Passage for review>
By JENNIFER SCHUESSLER
12.03.2015 / The New York Times
ON a rainy afternoon this week, passers-by may have paused to wonder about a headphone-wearing group assembled in front of a guardhouse at Green-Wood Cemetery in Brooklyn, staring at a nondescript commercial strip outside the gates before suddenly bursting into applause.
They weren’t mourners, but both actors, after a fashion, and audience for “Remote New York,” a “pedestrian-based live art experience” that, starting on Saturday, will take 50 people (the script calls them a “horde”) per performance along a carefully planned route that wends, on foot and by subway, from Brooklyn to Greenwich Village.
“It’s a kind of invisible architecture,” Stefan Kaegi, part of the German-based arts collective Rimini Protokoll and the piece’s creator, said in a post-rehearsal interview. “We’re setting up a precise geographical structure, like a tunnel through the city that nobody sees.”
Guiding the group will be a comforting but eerie female voice that no one but the group hears, reconstituted from some 2,500 hours of previously recorded voices — an aural horde, if you will — by software that reads to the blind. That voice, in turn, is secretly controlled by a team of plainclothes theatrical officers (a.k.a. guides) being trained this week, who will cue the soundtrack according to unpredictable events and keep the group together over a nearly two-hour, six-mile journey exploring individuality, mortality, memory and the invasion of our mental geography by technology.
Stefan Kaegi, of Rimini Protokoll, in the Bowery. Credit Nicole Bengiveno/The New York Times
“What does it mean once we start to outsource so much of our brain to devices?” Mr. Kaegi said, summing up the themes. “What happens when machines are telling us exactly when to leave, what to buy, what to think?”
“Remote New York,” presented by the Skirball Center for the Performing Arts at New York University through April 12, is the first major work in New York for Rimini Protokoll, founded in 2002 by Mr. Kaegi, Helgard Haug and Daniel Wetzel. Since then, Rimini has gained an international reputation with projects that use the tools of theater and ordinary citizen-participants to investigate “real life.”

Given material>
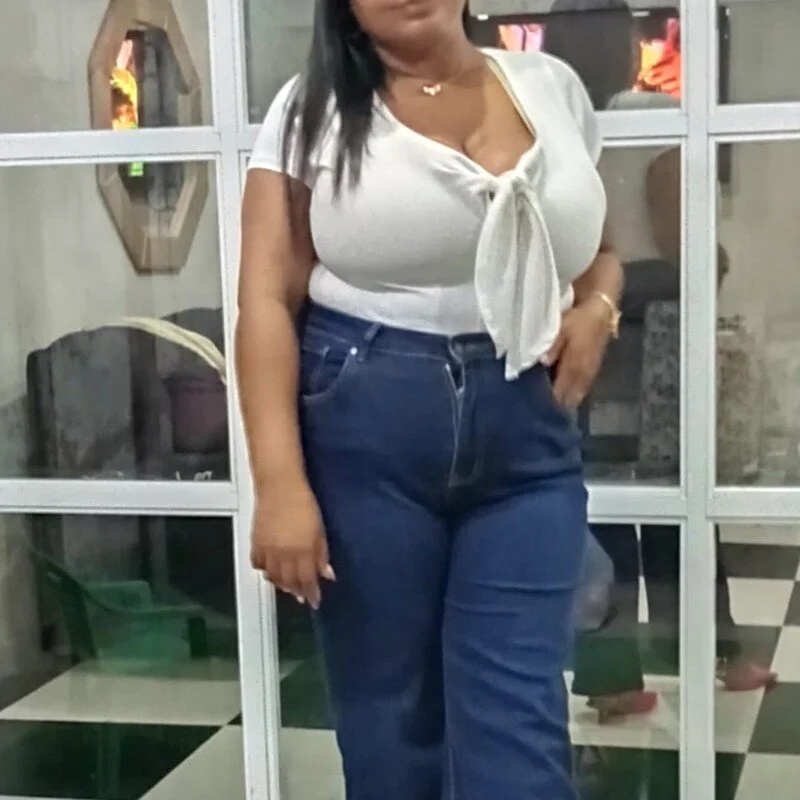 Pamelahotplay profile photo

Explore the material>
a – From the article on "Remote New York," list every theme that the journey is said to explore.
b – Please carry the article on "Remote New York" forward from the point where it stops.

Answers to each task>
a –
- individuality
- mortality
- memory
- the invasion of our mental geography by technology

b –
One such piece, “100%,” presented in 23 cities so far, features an onstage performance by 100 residents, carefully cast to reflect local demographics. “Cargo Sofia-X,” billed as a “live spatial model,” has ferried groups of 45 spectators around various European cities in the container of a specially fitted Bulgarian truck, exploring the lives of the drivers — “the nomads of cargo transport” — through stops at roadside fast-food restaurants, cargo ramps and border checkpoints.
“Remote X,” as the current piece is generically known, is Rimini’s most fictional to date, never referring to a city’s specific history or landmarks. It had its premiere in 2013 in Berlin, where Michael Harrington, the executive director of the Skirball Center, saw it and was struck by its cerebral twist on the standard tourist experience.
“I had already been there for a week, wandering around the city guided by my phone,” he recalled. “The piece made me see my relationship with technology, and the other people I was maneuvering through the city with, in a totally different light.”
“Remote X” has since traveled to 17 cities, including Lisbon; St. Petersburg, Russia; São Paulo, Brazil; and Bangalore, India. In each city, about half of it is rescripted, to adjust for travel times (the New York version includes about 50 minutes of walking) and location availability.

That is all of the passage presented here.